Dados do ISCTE sobre o impacto social e laboral das plataformas digitais em Portugal demonstram que, em 2022, apenas uma minoria (10%) dos entregadores de bens ao domicílio se dedicava exclusivamente à atividade.

O mesmo estudo indica que, dos estafetas estrangeiros em Portugal, 55% recorreram a plataformas como Uber Eats, Glovo e Bolt Food como alternativa a um primeiro emprego.

Dos restantes, 45% utilizaram as plataformas como porta de entrada no mercado laboral português.

Entre as motivações para colaborar com as plataformas, destaca-se:

Flexibilidade horária
Capacidade em gerar rendimentos adicionais

75% dos estafetas tinham situações profissionais anteriores passíveis de gerar rendimentos.

Motivos que levam os estafetas a trabalhar para plataformas digitais (em %)

Dados do estudo Impacto Social e laboral das plataformas digitais em Portugal
ISCTE, (2022)

Rafaela e Matheus inserem-se nos 40% que prececionam a flexibilidade horária como mais valia da atividade.

Mas, não são os únicos.

Luiz Ribeiro
52 anos
São Paulo, Brasil

É o terceiro estafeta brasileiro com que nos cruzamos

Luiz é forte adepto da independência horária proporcionada pelo ofício de entregar encomendas ao domicílio.

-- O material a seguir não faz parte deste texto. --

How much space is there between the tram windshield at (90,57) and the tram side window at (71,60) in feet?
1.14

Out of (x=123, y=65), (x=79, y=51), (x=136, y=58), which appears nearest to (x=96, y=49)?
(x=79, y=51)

Não vê vantagens em ter um contrato de trabalho; muito pelo contrário.

“A partir do momento que há um contrato com uma empresa, é obrigatório cumprir regras.

Não adianta ter de correr como um doido no trânsito para ganhar o ordenado mínimo.”

Apesar do gosto pelo que faz, admite por vezes ter medo. Já teve um acidente e a recuperação não foi de todo fácil.

Evoca o episódio a custo: ficou com a perna e o rosto feridos, mas, mesmo assim, entregou todos os pedidos do dia sem falta.

“Continuei a trabalhar, porque senão, não ganhava.”

Para o estafeta, esse é o único inconveniente de trabalhar para plataformas digitais.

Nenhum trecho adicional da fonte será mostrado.